I then handed her some medication I had brought in with me which had to be kept refrigerated. She did not arrange for this or any of the other medication I had brought in with me to be listed on my medication sheet.

The morning after the surgery, I was seen by two SHOs, one of whom was particularly rude and aggressive. He made rude and unprofessional comments about the other doctors who had dealt with me, then gave ophthalmology advice which totally contradicted what I had been told by the ophthalmology team – he became very abrasive when I pointed this out.

He failed to arrange for the drains to be removed from my head, these were not removed until 10pm that night following repeated complaints by me, and thus I was prevented from leaving the hospital until the next day.

One of these doctors claimed to have telephoned the consultant for advice on a medical issue that I had raised and he had said this and that. When I discussed this with the consultant the next day, he was clear that he had not been phoned by anyone about my case and would not have given such advice.

On top of everything else, there was no ward sister on the ward from 3pm until the next morning. “Bank” nurses felt confident that they could get away with no wearing identification badges. Other staff were unable to identify them.

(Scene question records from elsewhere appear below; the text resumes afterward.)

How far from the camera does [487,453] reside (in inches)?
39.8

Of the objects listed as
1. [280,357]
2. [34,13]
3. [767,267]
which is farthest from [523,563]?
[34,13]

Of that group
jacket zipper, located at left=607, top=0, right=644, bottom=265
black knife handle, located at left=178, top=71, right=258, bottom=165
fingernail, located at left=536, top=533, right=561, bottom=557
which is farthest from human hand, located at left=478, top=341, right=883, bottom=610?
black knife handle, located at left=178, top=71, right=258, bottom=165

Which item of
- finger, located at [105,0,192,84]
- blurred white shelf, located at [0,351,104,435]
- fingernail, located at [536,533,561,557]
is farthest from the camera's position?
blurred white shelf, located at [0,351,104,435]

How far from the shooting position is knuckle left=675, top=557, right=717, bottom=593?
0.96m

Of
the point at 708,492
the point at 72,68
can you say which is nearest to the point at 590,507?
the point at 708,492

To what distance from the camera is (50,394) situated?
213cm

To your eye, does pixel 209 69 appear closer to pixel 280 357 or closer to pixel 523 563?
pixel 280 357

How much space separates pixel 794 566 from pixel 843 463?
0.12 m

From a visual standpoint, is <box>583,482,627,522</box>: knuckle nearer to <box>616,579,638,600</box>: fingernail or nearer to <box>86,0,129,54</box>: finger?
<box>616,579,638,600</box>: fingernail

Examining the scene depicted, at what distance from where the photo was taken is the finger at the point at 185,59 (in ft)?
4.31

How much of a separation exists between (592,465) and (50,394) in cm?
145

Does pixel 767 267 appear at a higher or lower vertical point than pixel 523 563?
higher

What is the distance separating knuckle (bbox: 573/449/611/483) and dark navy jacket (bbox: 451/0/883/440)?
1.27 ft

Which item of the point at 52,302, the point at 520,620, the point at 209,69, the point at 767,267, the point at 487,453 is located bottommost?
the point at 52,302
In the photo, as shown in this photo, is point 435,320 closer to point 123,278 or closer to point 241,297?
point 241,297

I have made three formal complaints to the Managing Director of this hospital and am singularly unimpressed by the way that they have been investigated to date. I also have complaints about the behaviour of two nurses going to the Nursing and Midwifery Council and complaints about three doctors going to the GMC.

I feel that the way this hospital is run is atrocious. The management of this hospital does not reflect the skill, care and professionalism of many staff who have the misfortune to work in such a badly run organisation, whose dedication is overshadowed by the behaviour of some rude and seemingly incompetent colleagues who seem confident that they can get away with such behaviour. Ultimately, I feel it is the patients who pay the price.